Zambian President lauds Central Bank over currency recovery


Zambia’s president Edward Lungu has commended the country’s central bank for the measures it has put in place to handle the exchange rate turbulence that has helped the Kwacha recover marginally to the dollar.

In a statement, the president expressed full confidence in the current leadership of of the central bank .

The bank of Zambia raised interest rates by 300 basis points to 15.5 percent in November in a bid to curb inflationary pressures, but left them on hold in February, citing concerns about slowing growth.

It hasn't appreciated that much for people to get so excited about it.

Following the rate hike, the Kwacha recouped some losses but came under renewed pressure after credit ratings agency Moody’s earlier this week, downgraded Zambia’s rating to a B3 with a negative outlook.
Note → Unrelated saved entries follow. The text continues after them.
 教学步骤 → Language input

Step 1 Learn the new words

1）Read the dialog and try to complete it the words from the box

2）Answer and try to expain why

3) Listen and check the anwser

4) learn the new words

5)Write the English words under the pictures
Zambia’s deputy finance minister said that the fall of the Kwacha was due to to dollar demand from the government’s import of medical supplies.

But Lusaka residents say they are yet to feel the gains of a strong currency

“It hasn’t appreciated that much for people to get so excited about it,” said Sera Chiwala, a Lusaka resident.

Zambia’s government in the past has criticised politicians and analysts who have dismissed the Kwacha’s recovery as a political gimmick ahead of general elections in August.

“As far as sustaining the exchange rate, there is nothing that I see or nothing that I have heard that would make me believe that this is going to be a sustained exchange rate, because we are still importing more than we are exporting,” said Situmbeko Musokotwane Zambia’s former finance minister.

Zambia is Africa’s second-biggest copper producer, and is facing a myriad of challenges, from an electricity shortage to depreciating copper prices that have threatened output on the mining industry, jobs and economic growth.

Despite these challengers, investment in the mining sector from global commodities trader Glencore, which recently announced that it plans to invest over $1.1 billion in Zambia to sink three copper mine shafts, is a sign of renewed confidence in the country’s mining industry.